More recent and sophisticated alternatives pursue efficient exploration by accounting for one's uncertainty over the optimal action-values in some way. For example, using Bayesian statistics to quantify uncertainty explicitly, using interval estimation or probably approximately correct learning to estimate the optimal action-values optimistically to direct exploration towards poorly understood actions that are potentially optimal.
Unfortunately, these online model-free approaches involve assumptions that usually do not hold in MDPs, have parameters that are not easily tuned for the online performance, or do not properly account for the biased and non-stationary nature of learning as they incorporate bootstrapping. As a result, these approaches may work well for certain MDPs, but are not suitable to function as an 'off-the-shelf' algorithm for ORL.
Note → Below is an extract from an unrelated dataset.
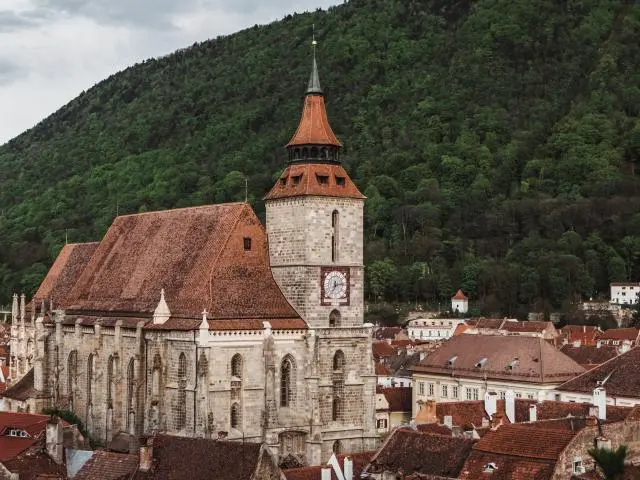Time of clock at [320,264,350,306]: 7:13
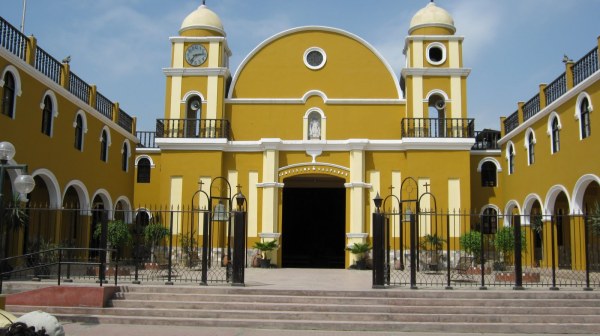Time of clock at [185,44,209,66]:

Our observation is that Q-learning, as well as other temporal-difference learning algorithms, does not involve such restrictive assumptions or critical parameter tuning. But on the other hand, it only provides a single estimate that does not easily lend itself for balancing exploration with exploitation.
We hypothesize that using multiple estimates, for the optimal action-values, can potentially improve the agent's action selection as the difference among the estimates can be used to signify our (un)certainty over the optimal action-values, and hence which actions are potentially optimal. I.e., when an optimal action-value is estimated at different values, then we are uncertain. This can be used as an incentive for exploration. We call our approach Multiple Q-learning (MQ) as the estimation is based on Q-learning.
However, if we update all the estimates identically, then action selection will be no different than using a single estimate. Thus, the addition of more estimates poses several challenges such as how the multiple estimates should be updated, how many to use, and how they are best used for ORL.
Our main research question and related questions can be formulated as follows: 1. "Is it beneficial to use multiple action-value estimates for model-free online reinforcement learning?" (a) How should the multiple estimates be updated? (b) How many estimates should one use? (c) Which one of the considered exploration strategies, that translates the multiple estimates to an actual decision, works best?